# SOURCE TEXT:
......

Boliver for Congress

Read this candidate profile of 1st District Republican candidate Gail Boliver. He was interviewed as part of IPR's 2014 Primary Voter Guide series. 

Give an example of an experience you’ve had that you believe prepared you to become a U.S. member of Congress.

Just one. I would probably pick, today, my military experience. I began my career when the Vietnam War was going on in 1971. I was an Air Force pilot at the time and in training. I thought that I might be assigned to Southeast Asia. As it turned out, the war completed, and I did not get sent that direction, but was knowledgeable of the cost that that war laid on individuals and on the nation. I think that’s very important today because what we see today is a world that’s not all that peaceful. It is a world that has all types of difficulties - from the Ukraine to Syria to the Central African Republic to Korea, where we have a fellow that continues to starve and otherwise abuse his people. It’s a rough world, and if you don’t understand that, you have an inadequate background to deal with those events.

What do you think is the one thing you can do in Congress to help create jobs in Iowa?

It’s a key platform that I have and have been articulating since the beginning of my campaign. One of the quickest things that could and should be done is to lower the corporate tax rate and incentivize our global corporations to bring some of the cash they have overseas and bring it back to the United States. Once cash returns to the balance sheet of a company they typically invest that into new jobs, new opportunities, and that creates jobs.

An Iowa poll in March shows 65% of those polled support an increase in the minimum wage. Would you support a minimum wage increase?

......

# RAW DATA:
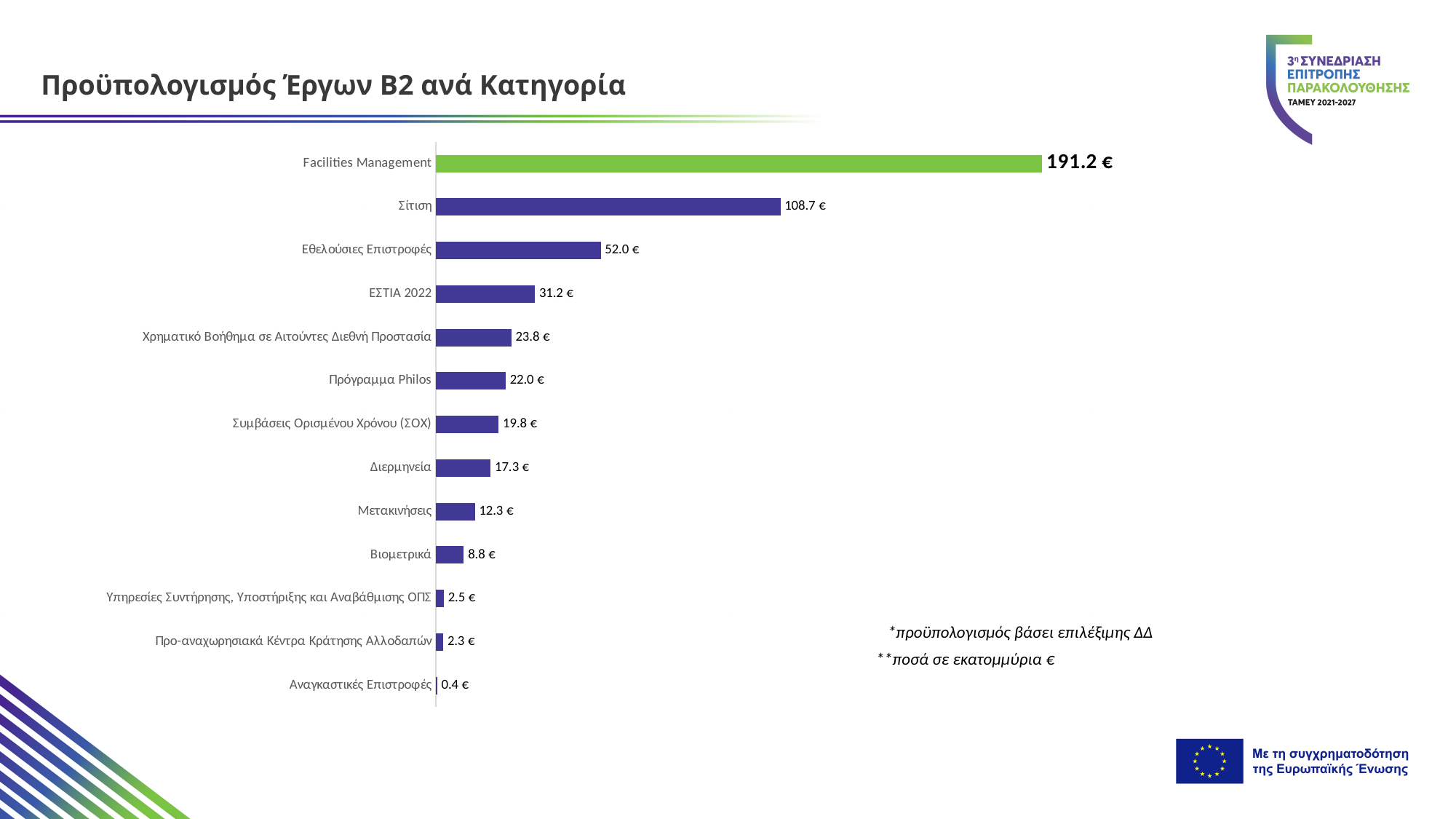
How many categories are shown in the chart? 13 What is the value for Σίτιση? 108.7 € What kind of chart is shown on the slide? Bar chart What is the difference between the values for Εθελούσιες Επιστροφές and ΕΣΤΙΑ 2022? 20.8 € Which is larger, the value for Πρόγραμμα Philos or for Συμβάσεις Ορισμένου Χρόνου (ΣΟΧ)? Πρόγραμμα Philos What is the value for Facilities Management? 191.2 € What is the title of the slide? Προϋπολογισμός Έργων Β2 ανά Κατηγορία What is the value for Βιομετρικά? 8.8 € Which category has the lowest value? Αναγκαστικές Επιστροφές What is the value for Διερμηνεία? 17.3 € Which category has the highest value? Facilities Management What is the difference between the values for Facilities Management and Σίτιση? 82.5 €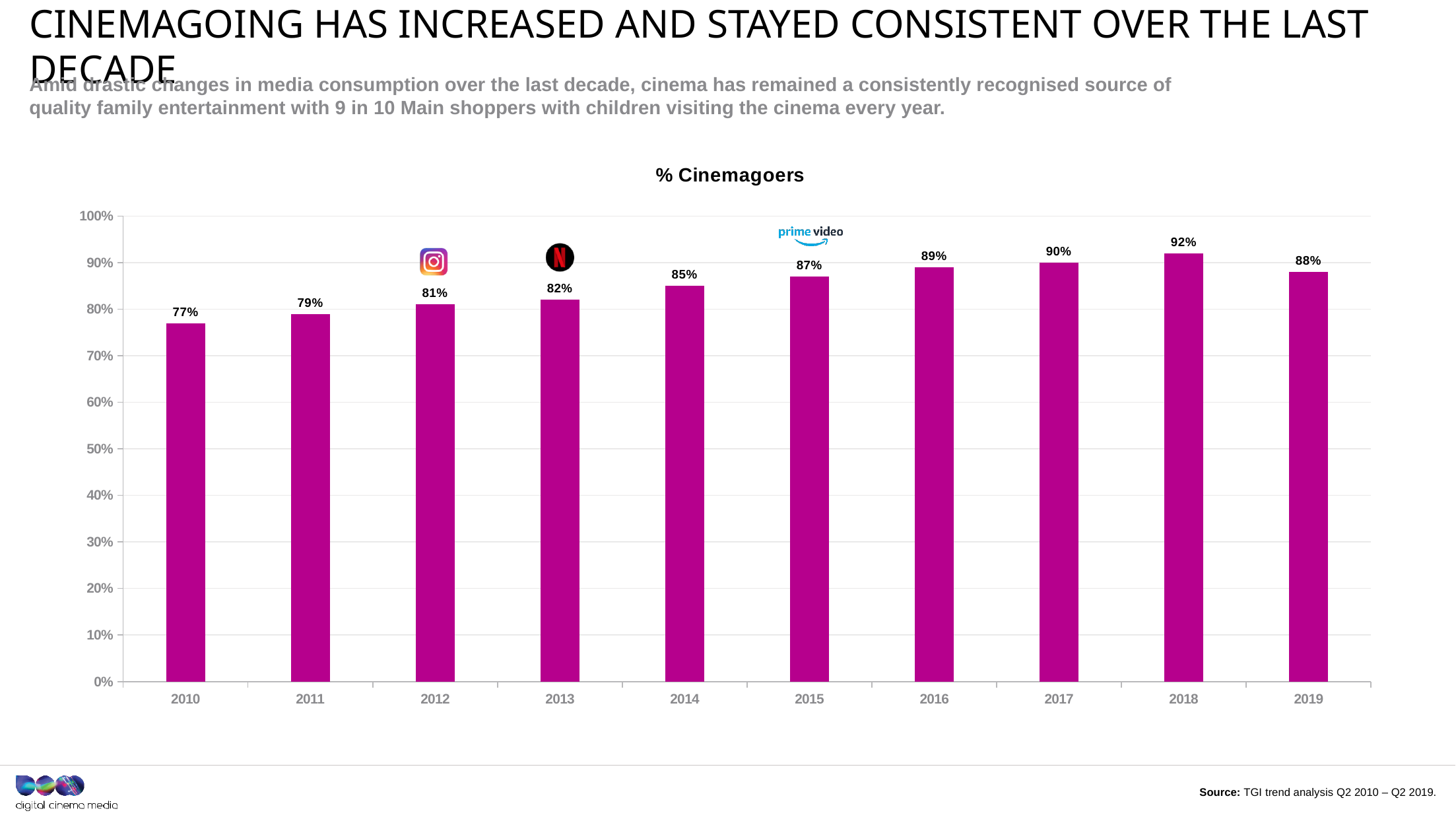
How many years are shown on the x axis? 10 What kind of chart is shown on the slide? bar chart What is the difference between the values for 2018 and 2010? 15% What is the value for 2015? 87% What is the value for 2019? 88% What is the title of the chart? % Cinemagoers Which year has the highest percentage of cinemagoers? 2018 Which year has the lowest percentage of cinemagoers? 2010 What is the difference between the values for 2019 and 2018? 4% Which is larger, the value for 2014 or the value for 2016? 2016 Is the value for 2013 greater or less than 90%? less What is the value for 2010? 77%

......

# YOUR TASKS:
A) Reproduce the part of the Gail Boliver interview starting with "It’s a key platform" and going on through "minimum wage increase?".
B) According to the Gail Boliver interview, in what year did Boliver begin his military career?
C) Carry the Gail Boliver interview forward from the point where it stops.

# RESPONSES IN ORDER:
A)
It’s a key platform that I have and have been articulating since the beginning of my campaign. One of the quickest things that could and should be done is to lower the corporate tax rate and incentivize our global corporations to bring some of the cash they have overseas and bring it back to the United States. Once cash returns to the balance sheet of a company they typically invest that into new jobs, new opportunities, and that creates jobs.

An Iowa poll in March shows 65% of those polled support an increase in the minimum wage. Would you support a minimum wage increase?

B) 1971

C)
I would suggest that poll is probably outdated. The Federal Reserve chairman recently spoke about the effects that raise would have now on the economy, and it would not be favorable. I had previously said that if that were to occur, there would be lots of jobs lost for the 18 to 24 year old category. That said, I think things could be done in terms of writing an increase in the minimum such as exceptions for certain types of positions. Those held by high school students, for example, exclude those and others. So, I think that’s a negotiable item that everyone favors. And I think the market will soon take us to that position.

The proposed changes to the fuel standard seem to suggest that the administration may move away from grain-based alternatives to conventional fuels. What would you do in Washington to work in a bipartisan manner on energy policy that would benefit Iowans and still have national appeal?

A number of things. We have to maintain the current levels and standards because I don’t believe there is evidence, economically speaking, to show that there is an increase in the price of foods because of the use of grain byproducts. One, I’d like to see that those levels are maintained. Second, the Keystone pipeline is a must. Right now we transport that type of oil product by railcar, which is totally inefficient and has some risk to it, which we’ve already seen. I think the opening of the pipeline has been redesigned around the aquifer, which makes it safe. The Alaska pipeline shows how safe pipelines are today. Opening that pipeline, allowing exportation of liquid natural gas would help with our energy independence, the independence of our economy, and have a real impact on the globe. Perhaps even a peace dividend from that.

Even with a former Iowa governor heading up the Agricultural Department, farmers were kept in limbo for years over new farm policies. How will you represent the interests of agriculture and rural communities in an environment that is heavily urban?

Iowa is a state that has a substantial agriculture economy. We demonstrate how good that is by having a very low unemployment rate - lower than the national average. There are certain models that one can offer the nation: food costs, we want to keep those low. I think by articulating those positions I can work across party lines. That’s been a difficulty – parties not speaking to each other. I think that’s very important that we understand that we’re the bread basket probably of the globe and need to be careful of the costs. That will be something that most Congressmen, whether they’re Democrat or Republican, would work towards.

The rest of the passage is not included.